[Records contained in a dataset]

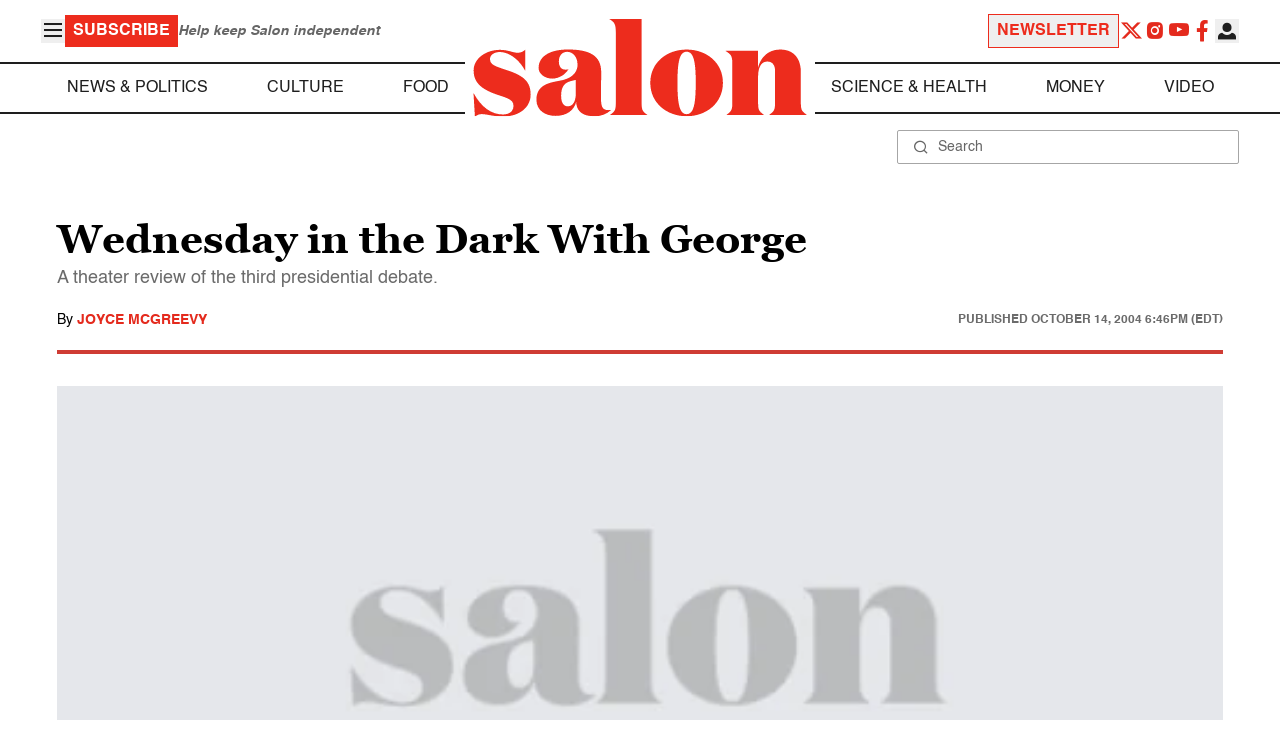

--- FILE ---
content_type: application/javascript; charset=utf-8
request_url: https://fundingchoicesmessages.google.com/f/AGSKWxXRf9Qmysk4D-CFrtajUVWNhItsZHTKnOxzfE1l6KKcq2dPllw1XE1FTx_3XCCg5W_JzO5hDjyX8zhLqkoQDDLVpXl-UVsYFXgoWC4krNn6Iv2G3WvqmE023lVDdTpGDuIIJsM9Kg_Hc4H_Kp3F2J7IicmNBGMNeq6bqGRrvmmC9TwuS11Snt5N-rnJ/_/stickyads._300x250px..adrotate._ads.php?/adblock-message.
body_size: -1290
content:
window['7398a4c6-8e33-4014-9116-9bfad2dbef5c'] = true;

• **Brief**
In the copy, leave out the pictures and restate the records exactly.

• **Worked solution**
--- FILE ---
content_type: application/javascript; charset=utf-8
request_url: https://fundingchoicesmessages.google.com/f/AGSKWxXRf9Qmysk4D-CFrtajUVWNhItsZHTKnOxzfE1l6KKcq2dPllw1XE1FTx_3XCCg5W_JzO5hDjyX8zhLqkoQDDLVpXl-UVsYFXgoWC4krNn6Iv2G3WvqmE023lVDdTpGDuIIJsM9Kg_Hc4H_Kp3F2J7IicmNBGMNeq6bqGRrvmmC9TwuS11Snt5N-rnJ/_/stickyads._300x250px..adrotate._ads.php?/adblock-message.
body_size: -1290
content:
window['7398a4c6-8e33-4014-9116-9bfad2dbef5c'] = true;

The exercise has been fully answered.